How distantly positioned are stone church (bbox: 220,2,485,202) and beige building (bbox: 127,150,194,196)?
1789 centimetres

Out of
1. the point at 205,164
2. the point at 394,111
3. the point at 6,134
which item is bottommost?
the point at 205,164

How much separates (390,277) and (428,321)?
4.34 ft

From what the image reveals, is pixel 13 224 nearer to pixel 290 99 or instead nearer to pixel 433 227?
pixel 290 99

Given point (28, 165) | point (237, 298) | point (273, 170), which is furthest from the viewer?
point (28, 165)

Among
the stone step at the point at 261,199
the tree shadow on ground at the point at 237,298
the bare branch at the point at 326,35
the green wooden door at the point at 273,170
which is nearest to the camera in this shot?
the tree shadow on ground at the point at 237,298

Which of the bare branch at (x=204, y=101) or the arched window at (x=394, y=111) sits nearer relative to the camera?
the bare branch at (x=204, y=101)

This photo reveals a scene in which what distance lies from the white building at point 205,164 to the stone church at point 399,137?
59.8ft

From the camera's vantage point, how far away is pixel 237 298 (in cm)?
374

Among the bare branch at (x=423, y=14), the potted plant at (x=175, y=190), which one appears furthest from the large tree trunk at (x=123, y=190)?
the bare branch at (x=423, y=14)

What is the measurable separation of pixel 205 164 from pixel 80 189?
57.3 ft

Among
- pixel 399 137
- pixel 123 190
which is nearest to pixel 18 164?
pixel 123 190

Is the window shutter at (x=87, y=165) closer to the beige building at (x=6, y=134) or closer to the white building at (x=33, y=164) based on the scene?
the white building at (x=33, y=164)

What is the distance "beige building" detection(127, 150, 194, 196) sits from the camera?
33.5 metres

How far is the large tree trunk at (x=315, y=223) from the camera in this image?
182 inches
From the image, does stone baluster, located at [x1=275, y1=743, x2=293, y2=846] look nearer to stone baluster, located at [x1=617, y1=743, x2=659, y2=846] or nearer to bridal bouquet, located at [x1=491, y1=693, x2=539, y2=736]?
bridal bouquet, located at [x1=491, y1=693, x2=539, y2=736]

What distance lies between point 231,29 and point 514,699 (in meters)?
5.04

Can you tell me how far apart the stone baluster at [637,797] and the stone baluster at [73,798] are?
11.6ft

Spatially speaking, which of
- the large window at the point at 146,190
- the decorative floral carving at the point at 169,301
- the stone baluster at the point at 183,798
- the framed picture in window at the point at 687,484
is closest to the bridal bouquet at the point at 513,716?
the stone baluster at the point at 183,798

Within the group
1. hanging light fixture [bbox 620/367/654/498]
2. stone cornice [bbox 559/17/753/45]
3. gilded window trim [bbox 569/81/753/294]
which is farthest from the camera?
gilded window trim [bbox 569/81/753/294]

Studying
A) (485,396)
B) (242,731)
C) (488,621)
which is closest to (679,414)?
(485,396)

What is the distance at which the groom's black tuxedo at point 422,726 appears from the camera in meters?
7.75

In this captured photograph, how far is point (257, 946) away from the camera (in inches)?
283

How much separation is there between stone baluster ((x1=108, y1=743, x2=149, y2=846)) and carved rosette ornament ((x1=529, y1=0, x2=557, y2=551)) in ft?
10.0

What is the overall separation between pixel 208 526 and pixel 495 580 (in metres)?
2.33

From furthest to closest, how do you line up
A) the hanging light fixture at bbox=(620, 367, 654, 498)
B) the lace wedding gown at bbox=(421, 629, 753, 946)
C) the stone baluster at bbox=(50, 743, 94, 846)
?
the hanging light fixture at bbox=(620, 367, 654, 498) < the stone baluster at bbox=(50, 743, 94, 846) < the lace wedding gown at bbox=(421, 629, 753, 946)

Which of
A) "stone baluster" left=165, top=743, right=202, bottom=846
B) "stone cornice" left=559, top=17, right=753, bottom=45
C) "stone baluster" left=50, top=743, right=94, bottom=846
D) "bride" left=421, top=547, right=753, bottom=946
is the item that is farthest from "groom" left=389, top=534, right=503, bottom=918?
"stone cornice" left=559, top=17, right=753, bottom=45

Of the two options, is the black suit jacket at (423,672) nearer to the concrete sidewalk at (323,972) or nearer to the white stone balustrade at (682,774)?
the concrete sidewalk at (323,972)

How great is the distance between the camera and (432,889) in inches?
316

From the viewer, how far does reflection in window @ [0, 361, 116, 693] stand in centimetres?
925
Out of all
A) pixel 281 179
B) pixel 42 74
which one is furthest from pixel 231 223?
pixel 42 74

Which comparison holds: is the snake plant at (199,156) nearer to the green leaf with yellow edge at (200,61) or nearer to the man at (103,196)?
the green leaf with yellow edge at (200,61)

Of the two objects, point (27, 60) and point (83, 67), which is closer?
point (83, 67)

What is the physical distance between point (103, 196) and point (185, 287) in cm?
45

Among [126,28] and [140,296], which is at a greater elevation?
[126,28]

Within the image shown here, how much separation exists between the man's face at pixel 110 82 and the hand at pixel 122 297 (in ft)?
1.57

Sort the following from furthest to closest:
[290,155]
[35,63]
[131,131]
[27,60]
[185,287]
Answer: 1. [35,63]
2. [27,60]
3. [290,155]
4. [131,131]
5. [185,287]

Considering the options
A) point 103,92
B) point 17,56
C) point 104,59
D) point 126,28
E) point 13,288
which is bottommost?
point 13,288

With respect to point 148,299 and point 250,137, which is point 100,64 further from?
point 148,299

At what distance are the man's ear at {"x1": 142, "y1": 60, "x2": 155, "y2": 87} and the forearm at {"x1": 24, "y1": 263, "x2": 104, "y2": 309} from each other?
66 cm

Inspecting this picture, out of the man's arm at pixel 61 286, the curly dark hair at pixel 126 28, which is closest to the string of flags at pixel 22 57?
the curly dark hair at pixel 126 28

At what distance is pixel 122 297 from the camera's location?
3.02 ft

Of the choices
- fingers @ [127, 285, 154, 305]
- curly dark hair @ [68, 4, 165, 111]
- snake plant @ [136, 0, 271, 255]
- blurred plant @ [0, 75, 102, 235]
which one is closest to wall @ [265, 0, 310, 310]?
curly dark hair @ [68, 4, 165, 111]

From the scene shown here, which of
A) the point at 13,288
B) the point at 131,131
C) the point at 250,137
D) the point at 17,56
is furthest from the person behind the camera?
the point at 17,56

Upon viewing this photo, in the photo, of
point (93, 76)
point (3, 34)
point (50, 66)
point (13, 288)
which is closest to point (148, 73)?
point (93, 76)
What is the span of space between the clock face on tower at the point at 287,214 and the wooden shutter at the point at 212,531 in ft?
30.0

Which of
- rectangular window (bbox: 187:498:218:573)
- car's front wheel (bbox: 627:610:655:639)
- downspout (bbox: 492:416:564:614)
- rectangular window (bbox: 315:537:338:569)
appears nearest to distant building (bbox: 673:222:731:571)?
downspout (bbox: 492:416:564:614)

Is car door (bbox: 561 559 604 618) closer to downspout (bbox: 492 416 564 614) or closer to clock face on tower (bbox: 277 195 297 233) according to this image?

---------------

*Given instruction*
Reproduce all of the records above word for word and line for line, without adding or leaving out anything.

*Final result*
How distantly positioned are stone church (bbox: 220,2,485,202) and beige building (bbox: 127,150,194,196)?
1789 centimetres

Out of
1. the point at 205,164
2. the point at 394,111
3. the point at 6,134
which item is bottommost?
the point at 205,164

How much separates (390,277) and (428,321)?
4.34 ft

From what the image reveals, is pixel 13 224 nearer to pixel 290 99 or instead nearer to pixel 433 227?
pixel 290 99

Given point (28, 165) | point (237, 298) | point (273, 170), which is furthest from the viewer?
point (28, 165)

Among
the stone step at the point at 261,199
the tree shadow on ground at the point at 237,298
the bare branch at the point at 326,35
the green wooden door at the point at 273,170
which is nearest to the camera in this shot?
the tree shadow on ground at the point at 237,298

Which of the bare branch at (x=204, y=101) or the arched window at (x=394, y=111) sits nearer relative to the camera?
the bare branch at (x=204, y=101)

This photo reveals a scene in which what distance lies from the white building at point 205,164 to the stone church at point 399,137?
59.8ft

From the camera's vantage point, how far away is pixel 237 298 (in cm)?
374

Among the bare branch at (x=423, y=14), the potted plant at (x=175, y=190), which one appears furthest from the large tree trunk at (x=123, y=190)?
the bare branch at (x=423, y=14)

What is the measurable separation of pixel 205 164 from pixel 80 189?
57.3 ft

Among
- pixel 399 137
- pixel 123 190
which is nearest to pixel 18 164?
pixel 123 190

Is the window shutter at (x=87, y=165) closer to the beige building at (x=6, y=134) or closer to the white building at (x=33, y=164) based on the scene?
the white building at (x=33, y=164)

What is the distance "beige building" detection(127, 150, 194, 196) sits from the camera?
33.5 metres

How far is the large tree trunk at (x=315, y=223) from the camera in this image?
182 inches
From the image, does stone baluster, located at [x1=275, y1=743, x2=293, y2=846] look nearer to stone baluster, located at [x1=617, y1=743, x2=659, y2=846] or nearer to bridal bouquet, located at [x1=491, y1=693, x2=539, y2=736]?
bridal bouquet, located at [x1=491, y1=693, x2=539, y2=736]

What distance lies between point 231,29 and point 514,699 (in meters)?
5.04

Can you tell me how far apart the stone baluster at [637,797] and the stone baluster at [73,798] are?
11.6ft

Spatially speaking, which of
- the large window at the point at 146,190
- the decorative floral carving at the point at 169,301
- the stone baluster at the point at 183,798
- the framed picture in window at the point at 687,484
is closest to the bridal bouquet at the point at 513,716?
the stone baluster at the point at 183,798

Within the group
1. hanging light fixture [bbox 620/367/654/498]
2. stone cornice [bbox 559/17/753/45]
3. gilded window trim [bbox 569/81/753/294]
which is farthest from the camera?
gilded window trim [bbox 569/81/753/294]

Studying
A) (485,396)
B) (242,731)
C) (488,621)
which is closest to (679,414)?
(485,396)

What is the distance at which the groom's black tuxedo at point 422,726 appears from the camera in meters?
7.75

In this captured photograph, how far is point (257, 946) away from the camera (in inches)?
283

How much separation is there between stone baluster ((x1=108, y1=743, x2=149, y2=846)) and carved rosette ornament ((x1=529, y1=0, x2=557, y2=551)) in ft?
10.0

What is the overall separation between pixel 208 526 and pixel 495 580 (in metres)?
2.33

From furthest to closest, how do you line up
A) the hanging light fixture at bbox=(620, 367, 654, 498)
B) the lace wedding gown at bbox=(421, 629, 753, 946)
C) the stone baluster at bbox=(50, 743, 94, 846)
?
the hanging light fixture at bbox=(620, 367, 654, 498) < the stone baluster at bbox=(50, 743, 94, 846) < the lace wedding gown at bbox=(421, 629, 753, 946)

Which of
A) "stone baluster" left=165, top=743, right=202, bottom=846
B) "stone cornice" left=559, top=17, right=753, bottom=45
C) "stone baluster" left=50, top=743, right=94, bottom=846
D) "bride" left=421, top=547, right=753, bottom=946
is the item that is farthest from "groom" left=389, top=534, right=503, bottom=918?
"stone cornice" left=559, top=17, right=753, bottom=45

Of the two options, is the black suit jacket at (423,672) nearer to the concrete sidewalk at (323,972) or nearer to the white stone balustrade at (682,774)?
the concrete sidewalk at (323,972)

How great is the distance between the camera and (432,889) in inches?
316

From the viewer, how far does reflection in window @ [0, 361, 116, 693] stand in centimetres?
925
Out of all
A) pixel 281 179
B) pixel 42 74
which one is furthest from pixel 231 223?
pixel 42 74

Which comparison holds: is the snake plant at (199,156) nearer to the green leaf with yellow edge at (200,61) or nearer to the man at (103,196)?
the green leaf with yellow edge at (200,61)

Of the two objects, point (27, 60) and point (83, 67), which is closer?
point (83, 67)

What is the physical distance between point (103, 196) and point (185, 287) in cm?
45

Among [126,28] and [140,296], which is at a greater elevation?
[126,28]

Within the image shown here, how much separation exists between the man's face at pixel 110 82 and the hand at pixel 122 297 (in ft)?
1.57

Sort the following from furthest to closest:
[290,155]
[35,63]
[131,131]
[27,60]
[185,287]
Answer: 1. [35,63]
2. [27,60]
3. [290,155]
4. [131,131]
5. [185,287]

Considering the options
A) point 103,92
B) point 17,56
C) point 104,59
D) point 126,28
E) point 13,288
which is bottommost?
point 13,288

With respect to point 148,299 and point 250,137, which is point 100,64 further from?
point 148,299

At what distance are the man's ear at {"x1": 142, "y1": 60, "x2": 155, "y2": 87} and the forearm at {"x1": 24, "y1": 263, "x2": 104, "y2": 309} from each other?
66 cm

Inspecting this picture, out of the man's arm at pixel 61 286, the curly dark hair at pixel 126 28, which is closest to the string of flags at pixel 22 57?
the curly dark hair at pixel 126 28

At what distance is pixel 122 297 from the camera's location?
3.02 ft

Of the choices
- fingers @ [127, 285, 154, 305]
- curly dark hair @ [68, 4, 165, 111]
- snake plant @ [136, 0, 271, 255]
- blurred plant @ [0, 75, 102, 235]
which one is closest to wall @ [265, 0, 310, 310]?
curly dark hair @ [68, 4, 165, 111]

From the scene shown here, which of
A) the point at 13,288
B) the point at 131,131
C) the point at 250,137
D) the point at 17,56
is furthest from the person behind the camera?
the point at 17,56

Upon viewing this photo, in the photo, of
point (93, 76)
point (3, 34)
point (50, 66)
point (13, 288)
which is closest to point (148, 73)?
point (93, 76)
What is the span of space between the clock face on tower at the point at 287,214 and the wooden shutter at the point at 212,531 in ft?
30.0

Which of
- rectangular window (bbox: 187:498:218:573)
- car's front wheel (bbox: 627:610:655:639)
- downspout (bbox: 492:416:564:614)
- rectangular window (bbox: 315:537:338:569)
appears nearest to distant building (bbox: 673:222:731:571)?
downspout (bbox: 492:416:564:614)

Is car door (bbox: 561 559 604 618) closer to downspout (bbox: 492 416 564 614) or closer to clock face on tower (bbox: 277 195 297 233) according to this image?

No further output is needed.